World Refugee Day: 50 million forced from their homes worldwide

More than 50 million people worldwide currently are refugees, asylum seekers or internally displaced within their own countries, the U.N. refugee agency said Friday, in a new report released to mark World Refugee Day.

That figure is more than the entire population of Spain, South Africa or South Korea, or more than double the population of Australia.

The 51.2 million registered for 2013 is also 6 million more than the 45.2 million reported in 2012, according to the UNHCR’s annual Global Trends report — a big jump in the wrong direction.

The huge increase was driven mainly by the war in Syria. Major internal displacement was also seen last year in Africa, in the Central African Republic and South Sudan, where conflicts have taken on an increasingly ethnic nature.
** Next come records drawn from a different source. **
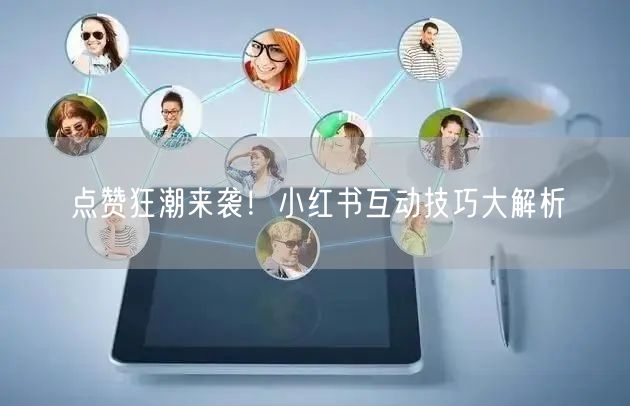 点赞狂潮来袭！小红书互动技巧大解析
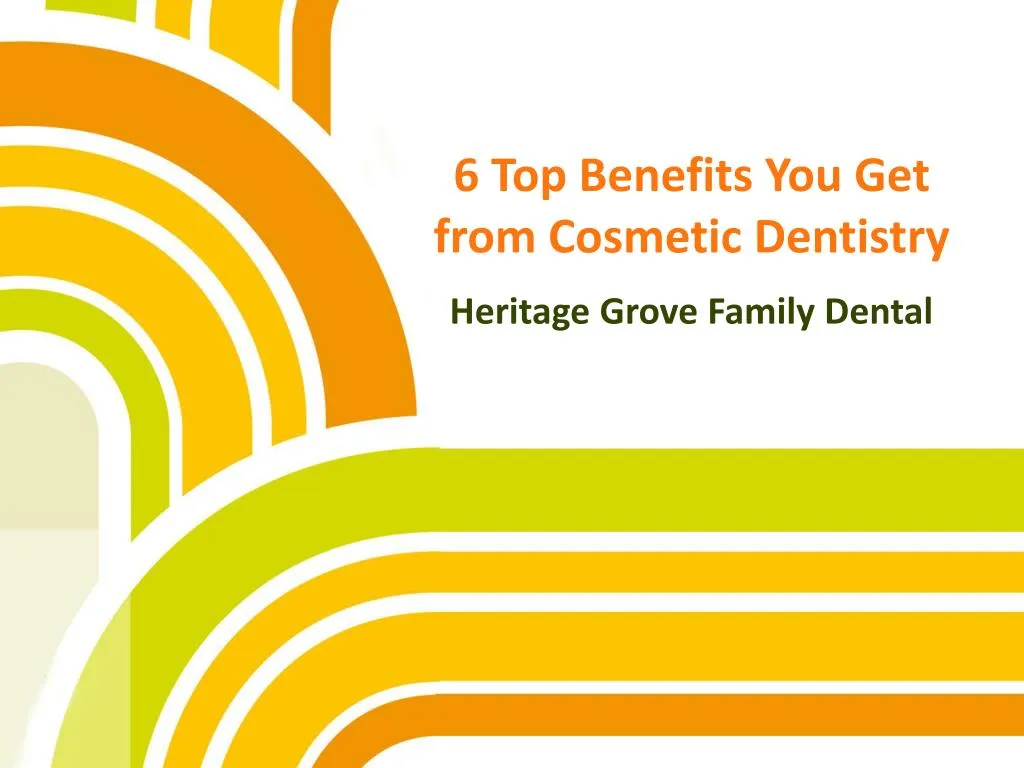 6 top benefits you get from cosmetic dentistry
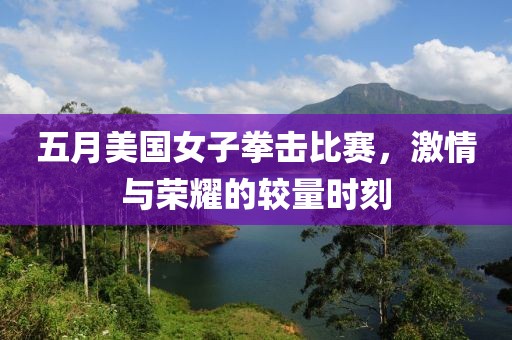 五月美国女子拳击比赛，激情与荣耀的较量时刻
“We are seeing here the immense costs of not ending wars, of failing to resolve or prevent conflict,” said U.N. High Commissioner for Refugees Antonio Guterres.

[CNN

Syria the worst refugee crisis in recent history

Civil war in Syria has created the worst refugee crisis in 20 years, aid agencies have warned, with no end to the conflict in sight.

Since March 2011, more than 2.5 million Syrians have fled abroad and another 6.5 million have been internally displaced. That means a third of the country has now been forced to leave their homes.

With an average of 6,000 people fleeing every day in 2013, Antonio Guterres, the UN’s refugee chief, said refugee numbers had not risen “at such a frightening rate” since the 1994 genocide in Rwanda.

Aid agencies are calling it the worst humanitarian disaster in recent history.

According to the UN’s Relief and Works Agency, Jordan is currently home to more than 584,000 Syrian refugees, including around 100,000 in the Zaatari refugee camp alone. Turkey hosts the second largest number, with 634,900.

Lebanon, which had a pre-Syrian war population of just over four million, is now sheltering nearly a million refugees. (The number hosted by Lebanon as a ratio of its population would be equivalent to nearly 15 million in France, 32 million in Russia or 71 million in the United States!)